The pigments composed of ferric oxide are used in enormous quantity. They are distinguished by a high degree of permanence. Large deposits of ferric oxide occur in nature, and in places where it is found in considerable quantity iron is manufactured from it on the spot. Several varieties of natural ferric oxide are distinguished: specular iron ore forms crystalline masses of brilliant lustre; another variety in small crystals is called iron glance; micaceous iron ore consists of shining scales; red hæmatite has the appearance of bundles of fibres; an earthy variety of hæmatite is also common.

The compound of ferric oxide with water, ferric hydroxide, is still more abundant than hæmatite; brown hæmatite, limonite and other iron ores consist essentially of this compound. The pigment known as ochre is also ferric hydrate.

Very pure red hæmatite has so fine a red colour that it may often be used as a pigment after grinding or levigating. The famous red of Pompeii, which has been found on the ruined walls of the town, still shows, after eighteen centuries’ exposure to damp, the brightest shade, certainly a striking proof of the extraordinary permanence of this pigment. Considering its great permanence, its easy preparation, and its low price, it is surprising that ferric oxide is not more extensively used by artists than it is at present. It is used, however, extensively in colouring earthenware, for which purpose its stability at high temperatures makes it suitable. Principally on account of its cheapness it is largely used in ordinary painting, but for artistic purposes it is not used to the extent it deserves.

Every colour maker well knows that artists justly complain that the pigments offered to them have generally but a small degree of permanence. They are surprised that the paintings of the old masters show now, after the lapse of centuries, their colours unaltered, whilst the pigments manufactured at the present day, instead of corresponding to the high standard of chemical knowledge, are often discoloured within a few months after use. But it was just the restricted knowledge of chemistry which the ancients possessed which compelled them to make extensive use of the permanent earth pigments, to which class of permanent colours ferric oxide belongs. The advances of science have succeeded in preparing ferric oxide, not only as a red pigment, but in the different shades of red, from yellow to brown and deep violet, all consisting entirely of pure ferric oxide. Ferric oxide has the property of altering its molecular condition on protracted heating; this change is accompanied by an alteration in colour. If ferric oxide is heated for a very long time at the highest temperatures its colour changes at last to black.
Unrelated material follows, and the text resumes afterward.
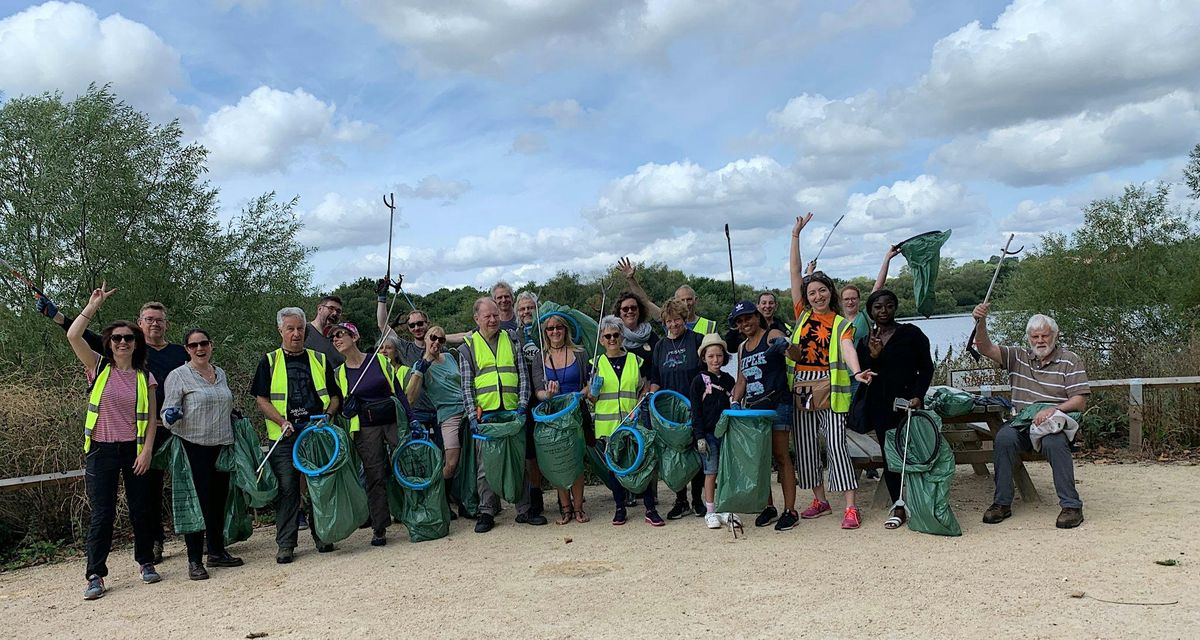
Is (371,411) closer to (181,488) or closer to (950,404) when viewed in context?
(181,488)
Ferric oxide can be prepared by different methods for artists’ purposes. The process by which it is made is not unimportant. Either ferrous or ferric salts can be employed as the raw material. With the latter, pure ferric oxide is at once formed, or hydroxide, which is converted into oxide by heating. The ferrous salts are generally cheaper than ferric salts; they are therefore commonly used for the preparation of ferric oxide, as well as of the other iron pigments. Even in combination with the strongest acids, ferrous oxide has but little stability; when separated from its salts as ferrous hydroxide, the greatest precautions must be taken to obtain it pure; in contact with the air it at once takes up oxygen and changes to ferric hydroxide. Ferrous carbonate shows this same degree of instability; the natural substance, occurring in large crystals as spathic ironstone, is no exception: on exposure to the air it is gradually changed to ferric oxide.
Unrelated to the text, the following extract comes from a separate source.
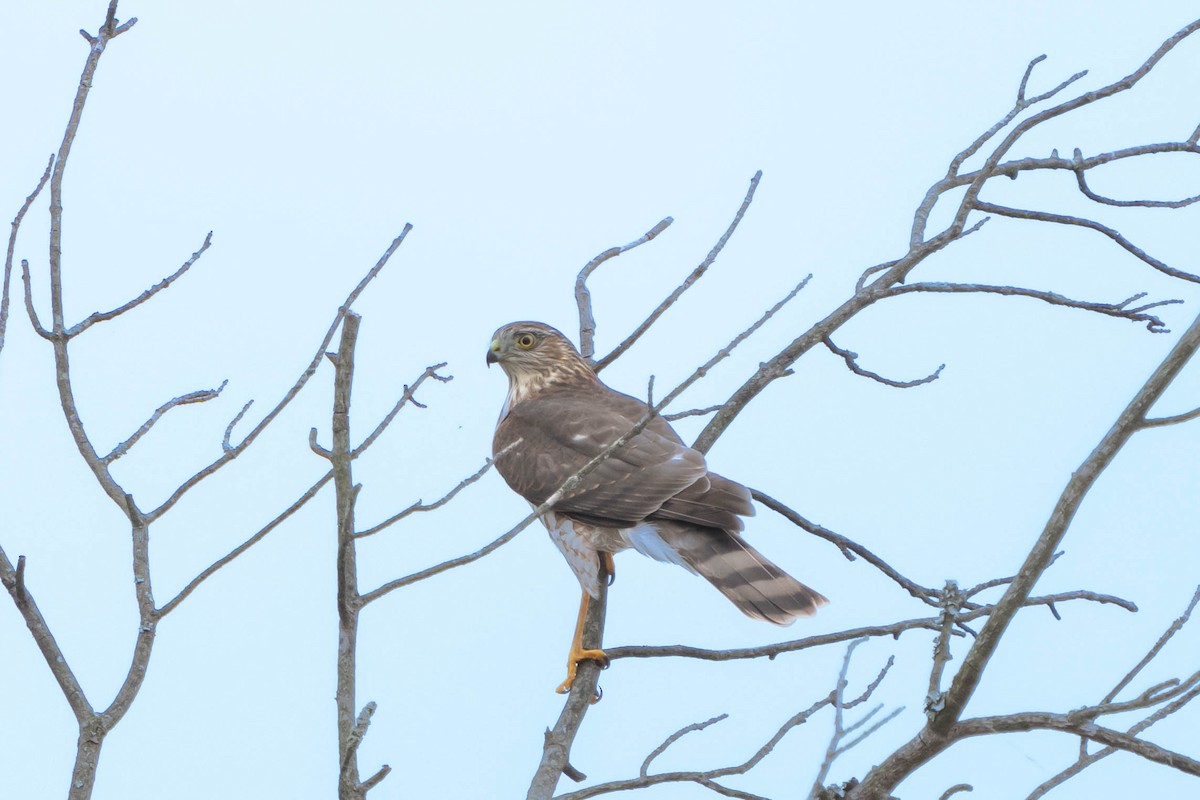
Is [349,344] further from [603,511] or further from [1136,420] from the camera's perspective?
[603,511]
There is another reason for the advisability of using ferrous salts to prepare ferric oxide. When ferric hydroxide is made by precipitating the solution of a ferric salt with ammonia or caustic potash, the least excess of the precipitant unites with the hydroxide to form a compound which is only decomposed by long washing with water. The precipitate is, however, gelatinous, and consequently very difficult to wash.

In order to prepare ferric oxide suitable for an artists’ pigment the following process may be used: 17 parts of soda are dissolved in 68 parts of water; the solution is boiled in an iron pan, and 10 parts of crystallised ferrous sulphate are added in small quantities with continual stirring. The boiling and stirring are continued until the green vitriol has completely dissolved, when the greenish white precipitate is allowed to settle, washed several times with water, and then exposed to the air in thin layers. The precipitate, which begins to turn yellow during washing, becomes in a short time ochre yellow in the air, being changed into ferric hydroxide. After drying and calcining, a fine red powder of pure ferric oxide is formed. The shade depends on the temperature at which the substance is calcined: the higher the temperature and the longer the heating is continued, the darker is the product.